I'll tell you what I don't like about every NAS I've ever seen out on the market: What do you do if the electronics glitch? Many use either linux or some oddball proprietary format, especially if there is any sort of raid. With an actual HTPC of some sort, you literally have files on a normally-formatted drive. You can backup, you can use normal file recovery tools, etc., in the event of a problem. Microsoft is unlikely to discontinue Windows (and NTFS-formatted drive usage), and Apple is unlikely to discontinue OSX (and HFS+-formatted drive usage), and recovery tools are readily available.

My personal choice, in your shows (particularly since you said you are a Mac household) would be to get a Mac Mini with a Thunderbolt-to-USB3 adapter and just start adding really big external hard drive. You can stream directly from iTunes to any Mac or iDevice on your network no problem... or if you don't like the built in tools, use Twonky or Plex or any of the alternative methods out there.

Personally, I simply hang external USB2 hard drives off my iMac and stream 720p to several AppleTV2's around the house, but not everyone likes that solution, particularly if you want to view full-quality blu-ray rips instead, but it is a very simple and easy solution. Backup is via Chronosync to another USB drive, no biggie. It's just a normal hard drive with a normal format connected to a normal Mac, so recovery possibilities are the same as any other normal drive... no funky formats or special electronics needed.


----------



## ja3hawk (Oct 13, 2011)

KalaniP said:


> I'll tell you what I don't like about every NAS I've ever seen out on the market: What do you do if the electronics glitch? Many use either linux or some oddball proprietary format, especially if there is any sort of raid. With an actual HTPC of some sort, you literally have files on a normally-formatted drive. You can backup, you can use normal file recovery tools, etc., in the event of a problem. Microsoft is unlikely to discontinue Windows (and NTFS-formatted drive usage), and Apple is unlikely to discontinue OSX (and HFS+-formatted drive usage), and recovery tools are readily available.


EXT3 and EXT4 are the common filesystems used on most NAS devices. These are a common standard. It may take a bit more effort to move these drives to another Linux system but its not hard by any means. If something happens to the electronics on the NAS, the drives could be pulled out and the array can be recovered on a linux system or another NAS... It's really down to personal preference. I don't like storing local media files on my htpc because it's a standalone hard drive that could fail. If one of the drives fail in my NAS, I'll just replace that one drive. It provides redundancy. Either way, we should be backing up our data :bigsmile:


----------



## KalaniP (Dec 17, 2008)

» Stored data
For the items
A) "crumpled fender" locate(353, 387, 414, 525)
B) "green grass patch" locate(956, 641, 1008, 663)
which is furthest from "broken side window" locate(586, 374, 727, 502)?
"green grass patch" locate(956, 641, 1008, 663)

» Do this
Can you rewrite the part of the NAS discussion starting at "EXT3 and EXT4" and ending at "(Dec 17, 2008)", with "redundancy" changed to "fault tolerance"?

» Written solution
EXT3 and EXT4 are the common filesystems used on most NAS devices. These are a common standard. It may take a bit more effort to move these drives to another Linux system but its not hard by any means. If something happens to the electronics on the NAS, the drives could be pulled out and the array can be recovered on a linux system or another NAS... It's really down to personal preference. I don't like storing local media files on my htpc because it's a standalone hard drive that could fail. If one of the drives fail in my NAS, I'll just replace that one drive. It provides fault tolerance. Either way, we should be backing up our data :bigsmile:


----------



## KalaniP (Dec 17, 2008)